Por fim, analisa-se um importante mercado para a Taurus: o americano. O direito de se armar é protegido pela Constituição dos EUA, impedindo uma repressão extrema sobre a demanda. Essa necessidade dos estadunidenses, entretanto, levou a uma alta concorrência, o que transformou o mercado americano em um setor extremamente exigente, no qual apenas os baixos custos não seriam o suficiente para se sobressair; seria necessário, também, qualidade.
A Taurus não tem como apagar seus erros cometidos no passado, como os defeitos que chegaram a causar acidentes mortais na década passada, os quais ainda são lembrados pelo consumidor americano. Porém, a empresa tem tentado construir uma nova reputação em relação a sua qualidade. Em 2019, o nome da companhia foi alterado para “Taurus Armas”, com a empresa se empenhando para melhorar sua qualidade e ter um maior reconhecimento internacional. Seus produtos ganharam premiações como “Melhor Nova Arma de 2021”, pela NASGW-POMA Caliber, e “Handgun of the Year 2022”, pela revista GUNS & AMMO. Com isso, mais de 35 premiações internacionais foram recebidas pela Taurus.
Além da escolha de qual marca de arma levar, o mercado americano também possui uma demanda de armamentos extremamente sensível a períodos de agitação social como mostra o gráfico de checagem de controle de antecedentes (uma proxy da venda de armas nos EUA, já que uma parte destas vendas tem sempre de passar por este controle). A pandemia do Covid e, principalmente, os protestos de George Floyd, criaram um “boom” na venda de armamentos devido justamente aos períodos de incerteza e agitação que marcaram estes momentos. Historicamente, eleições presidenciais e tiroteios em massa levaram a uma incerteza sobre o futuro da legislação de armamentos norte americana, gerando um aumento na demanda por armas no país. Porém, justamente pela imprevisibilidade de muitos desses eventos, o aumento da demanda pode pegar os vendedores despreparados e, portanto, não ser capturado por completo pelo mercado.
Fonte: National Instant Criminal Background Check System (NICS)
Independentemente disso, a Taurus é a marca de armas mais importada pelos EUA, superando grandes nomes como a CZ. Todavia, a brasileira ainda não foi capaz de superar grande parte das marcas americanas em vendas, em parte devido ao patriotismo do público consumidor, o qual dá preferência à fabricação nacional.
Conclusão
A Taurus começou em um país não muito favorável para a indústria armamentista, passou por endividamento grave e constrangimentos com a confiabilidade de seu produto.
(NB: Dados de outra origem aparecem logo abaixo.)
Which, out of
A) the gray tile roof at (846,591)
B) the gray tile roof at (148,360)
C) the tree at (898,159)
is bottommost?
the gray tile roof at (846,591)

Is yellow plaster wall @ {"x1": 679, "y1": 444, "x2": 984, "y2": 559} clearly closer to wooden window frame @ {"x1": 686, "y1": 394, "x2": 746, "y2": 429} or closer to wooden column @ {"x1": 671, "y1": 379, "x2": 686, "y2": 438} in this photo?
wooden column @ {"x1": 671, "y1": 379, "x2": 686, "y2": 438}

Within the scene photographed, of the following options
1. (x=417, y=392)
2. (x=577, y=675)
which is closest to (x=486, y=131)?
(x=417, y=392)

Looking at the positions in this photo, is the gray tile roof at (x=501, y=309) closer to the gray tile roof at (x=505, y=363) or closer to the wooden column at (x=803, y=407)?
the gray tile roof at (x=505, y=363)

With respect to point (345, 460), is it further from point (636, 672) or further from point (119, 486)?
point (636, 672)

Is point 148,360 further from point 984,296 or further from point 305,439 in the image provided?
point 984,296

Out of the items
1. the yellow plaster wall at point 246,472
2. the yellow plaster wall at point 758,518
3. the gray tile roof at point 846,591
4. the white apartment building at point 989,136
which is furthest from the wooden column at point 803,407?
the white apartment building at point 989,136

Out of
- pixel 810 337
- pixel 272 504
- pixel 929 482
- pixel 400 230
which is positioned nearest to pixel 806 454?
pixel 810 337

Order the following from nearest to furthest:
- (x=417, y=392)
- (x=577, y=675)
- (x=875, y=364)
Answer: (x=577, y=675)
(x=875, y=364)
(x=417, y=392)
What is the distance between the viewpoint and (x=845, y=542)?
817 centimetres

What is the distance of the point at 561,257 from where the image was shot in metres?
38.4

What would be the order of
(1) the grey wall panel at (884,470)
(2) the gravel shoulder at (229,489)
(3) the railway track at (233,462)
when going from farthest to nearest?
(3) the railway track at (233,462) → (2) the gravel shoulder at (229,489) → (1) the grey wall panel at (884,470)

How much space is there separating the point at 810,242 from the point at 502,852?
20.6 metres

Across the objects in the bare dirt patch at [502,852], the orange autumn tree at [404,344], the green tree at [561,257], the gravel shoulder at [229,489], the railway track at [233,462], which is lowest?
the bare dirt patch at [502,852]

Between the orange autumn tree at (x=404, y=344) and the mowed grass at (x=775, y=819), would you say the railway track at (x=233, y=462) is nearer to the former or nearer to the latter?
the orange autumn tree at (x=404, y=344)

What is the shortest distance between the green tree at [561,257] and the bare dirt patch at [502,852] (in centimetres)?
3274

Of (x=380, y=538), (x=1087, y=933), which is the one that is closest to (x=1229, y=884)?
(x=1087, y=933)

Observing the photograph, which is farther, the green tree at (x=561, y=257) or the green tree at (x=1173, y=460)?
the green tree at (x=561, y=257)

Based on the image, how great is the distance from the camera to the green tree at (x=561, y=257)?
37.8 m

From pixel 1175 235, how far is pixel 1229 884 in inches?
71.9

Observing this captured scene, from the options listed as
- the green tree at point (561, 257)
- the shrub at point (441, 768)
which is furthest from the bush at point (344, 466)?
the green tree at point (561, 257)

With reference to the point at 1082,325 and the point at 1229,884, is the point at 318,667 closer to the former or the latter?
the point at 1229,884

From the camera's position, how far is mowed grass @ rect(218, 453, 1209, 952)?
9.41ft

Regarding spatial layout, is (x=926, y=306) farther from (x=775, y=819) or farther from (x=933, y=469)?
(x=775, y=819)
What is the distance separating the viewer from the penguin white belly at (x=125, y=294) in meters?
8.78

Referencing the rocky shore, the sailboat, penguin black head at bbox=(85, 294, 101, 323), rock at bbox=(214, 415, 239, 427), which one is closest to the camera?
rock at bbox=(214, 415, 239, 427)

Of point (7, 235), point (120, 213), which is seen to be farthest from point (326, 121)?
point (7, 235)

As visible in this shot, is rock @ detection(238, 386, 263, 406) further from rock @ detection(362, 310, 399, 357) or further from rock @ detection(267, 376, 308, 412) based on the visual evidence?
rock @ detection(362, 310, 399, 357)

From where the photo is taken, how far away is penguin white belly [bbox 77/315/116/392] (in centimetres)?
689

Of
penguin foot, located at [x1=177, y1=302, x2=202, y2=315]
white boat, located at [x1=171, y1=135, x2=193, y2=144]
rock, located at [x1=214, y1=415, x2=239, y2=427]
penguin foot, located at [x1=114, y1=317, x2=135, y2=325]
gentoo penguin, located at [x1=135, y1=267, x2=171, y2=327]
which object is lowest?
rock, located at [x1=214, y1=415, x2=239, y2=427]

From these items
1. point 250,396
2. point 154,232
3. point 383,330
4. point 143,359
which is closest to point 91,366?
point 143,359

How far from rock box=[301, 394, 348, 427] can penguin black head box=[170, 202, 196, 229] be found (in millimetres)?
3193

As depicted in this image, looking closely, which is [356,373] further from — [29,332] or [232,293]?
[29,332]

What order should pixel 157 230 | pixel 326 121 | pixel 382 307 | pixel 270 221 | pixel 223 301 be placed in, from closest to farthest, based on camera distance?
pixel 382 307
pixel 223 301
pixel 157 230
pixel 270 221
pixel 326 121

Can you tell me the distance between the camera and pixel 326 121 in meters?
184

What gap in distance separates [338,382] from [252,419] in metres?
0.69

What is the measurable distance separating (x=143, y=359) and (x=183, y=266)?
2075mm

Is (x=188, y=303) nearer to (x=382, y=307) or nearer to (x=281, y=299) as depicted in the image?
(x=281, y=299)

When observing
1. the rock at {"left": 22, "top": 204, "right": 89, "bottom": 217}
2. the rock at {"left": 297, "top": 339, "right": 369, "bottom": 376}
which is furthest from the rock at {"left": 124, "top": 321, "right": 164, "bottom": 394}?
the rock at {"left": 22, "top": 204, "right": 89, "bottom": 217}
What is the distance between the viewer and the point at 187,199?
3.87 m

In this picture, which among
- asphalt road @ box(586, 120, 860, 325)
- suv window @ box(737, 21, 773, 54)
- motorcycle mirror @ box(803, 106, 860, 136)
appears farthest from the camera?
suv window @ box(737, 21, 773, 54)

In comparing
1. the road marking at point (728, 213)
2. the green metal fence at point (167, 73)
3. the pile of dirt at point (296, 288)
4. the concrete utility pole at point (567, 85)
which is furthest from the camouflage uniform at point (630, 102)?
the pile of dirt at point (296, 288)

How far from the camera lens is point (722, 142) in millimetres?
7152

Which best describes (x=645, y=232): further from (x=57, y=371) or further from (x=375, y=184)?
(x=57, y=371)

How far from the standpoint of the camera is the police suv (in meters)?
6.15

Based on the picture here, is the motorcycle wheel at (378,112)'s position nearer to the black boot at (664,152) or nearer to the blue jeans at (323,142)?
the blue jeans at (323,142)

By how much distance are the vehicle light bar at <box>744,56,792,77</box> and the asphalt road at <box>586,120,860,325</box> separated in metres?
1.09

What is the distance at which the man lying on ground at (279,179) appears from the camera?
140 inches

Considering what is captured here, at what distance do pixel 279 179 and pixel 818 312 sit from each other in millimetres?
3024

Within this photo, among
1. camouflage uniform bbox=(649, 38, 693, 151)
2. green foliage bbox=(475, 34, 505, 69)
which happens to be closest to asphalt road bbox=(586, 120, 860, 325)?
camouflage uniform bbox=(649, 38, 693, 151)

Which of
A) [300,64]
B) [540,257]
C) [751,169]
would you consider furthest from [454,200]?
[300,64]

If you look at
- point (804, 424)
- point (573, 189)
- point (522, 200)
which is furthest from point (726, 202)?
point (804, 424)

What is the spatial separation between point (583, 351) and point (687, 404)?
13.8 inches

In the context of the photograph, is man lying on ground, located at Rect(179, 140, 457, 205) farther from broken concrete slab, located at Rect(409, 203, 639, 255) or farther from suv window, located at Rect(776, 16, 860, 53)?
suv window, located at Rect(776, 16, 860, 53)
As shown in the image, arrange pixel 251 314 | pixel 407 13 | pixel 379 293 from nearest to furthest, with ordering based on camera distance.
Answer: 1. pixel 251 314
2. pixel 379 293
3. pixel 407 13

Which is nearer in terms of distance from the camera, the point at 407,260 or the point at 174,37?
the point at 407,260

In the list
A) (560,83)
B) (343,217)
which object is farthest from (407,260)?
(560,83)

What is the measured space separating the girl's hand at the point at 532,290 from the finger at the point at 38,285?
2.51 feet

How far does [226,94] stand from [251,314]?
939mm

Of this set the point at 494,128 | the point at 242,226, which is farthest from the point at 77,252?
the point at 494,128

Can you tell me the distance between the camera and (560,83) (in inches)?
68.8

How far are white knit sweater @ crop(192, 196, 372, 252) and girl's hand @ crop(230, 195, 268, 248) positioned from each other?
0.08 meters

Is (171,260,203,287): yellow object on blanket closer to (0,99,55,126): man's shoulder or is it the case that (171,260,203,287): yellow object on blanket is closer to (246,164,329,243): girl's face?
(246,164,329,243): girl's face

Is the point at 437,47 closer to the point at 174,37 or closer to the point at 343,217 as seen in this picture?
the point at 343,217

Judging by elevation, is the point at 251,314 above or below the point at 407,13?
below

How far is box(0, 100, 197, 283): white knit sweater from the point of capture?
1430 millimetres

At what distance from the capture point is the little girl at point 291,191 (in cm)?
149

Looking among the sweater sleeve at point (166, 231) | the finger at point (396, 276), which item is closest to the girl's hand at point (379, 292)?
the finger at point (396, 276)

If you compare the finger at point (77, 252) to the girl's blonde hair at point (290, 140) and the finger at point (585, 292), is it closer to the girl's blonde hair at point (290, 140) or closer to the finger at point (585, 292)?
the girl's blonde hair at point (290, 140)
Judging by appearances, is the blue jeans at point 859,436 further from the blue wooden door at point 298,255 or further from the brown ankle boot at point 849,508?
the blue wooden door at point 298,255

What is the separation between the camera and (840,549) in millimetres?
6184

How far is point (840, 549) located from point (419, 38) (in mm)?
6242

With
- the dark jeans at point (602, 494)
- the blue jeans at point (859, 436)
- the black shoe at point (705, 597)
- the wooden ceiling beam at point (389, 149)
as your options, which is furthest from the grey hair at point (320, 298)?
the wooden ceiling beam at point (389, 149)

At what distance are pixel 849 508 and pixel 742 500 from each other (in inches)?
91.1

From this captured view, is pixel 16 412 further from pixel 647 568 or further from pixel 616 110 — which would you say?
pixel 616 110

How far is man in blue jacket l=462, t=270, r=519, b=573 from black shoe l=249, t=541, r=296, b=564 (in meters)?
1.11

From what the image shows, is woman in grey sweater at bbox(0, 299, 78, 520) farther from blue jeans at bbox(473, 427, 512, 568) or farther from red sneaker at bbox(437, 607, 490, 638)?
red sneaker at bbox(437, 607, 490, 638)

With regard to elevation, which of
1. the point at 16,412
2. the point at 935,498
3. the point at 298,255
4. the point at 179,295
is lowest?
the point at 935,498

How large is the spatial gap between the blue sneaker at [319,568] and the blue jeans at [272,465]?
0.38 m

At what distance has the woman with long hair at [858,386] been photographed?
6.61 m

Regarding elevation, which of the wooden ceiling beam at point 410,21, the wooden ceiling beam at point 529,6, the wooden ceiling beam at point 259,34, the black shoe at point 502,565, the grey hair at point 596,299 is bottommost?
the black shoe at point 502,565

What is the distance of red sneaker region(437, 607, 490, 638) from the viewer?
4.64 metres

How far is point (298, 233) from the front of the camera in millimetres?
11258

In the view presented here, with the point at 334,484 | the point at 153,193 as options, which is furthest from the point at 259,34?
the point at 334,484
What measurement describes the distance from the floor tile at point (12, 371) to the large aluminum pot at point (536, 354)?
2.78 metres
No entanto, apesar de suas dificuldades, a empresa superou diversas incumbentes para conquistar seu espaço no mundo de armas mundial, e vem crescendo ano após ano neste mercado. Com objetivos de se expandir nas suas três frentes, a Taurus certamente enfrentará desafios inesperados que muitas vezes não estão sobre seu controle. Nesse contexto, é a capacidade de se adaptar a estes desafios que determinará, em grande parte, a capacidade da Taurus de continuar conquistando seu espaço no setor de armamentos.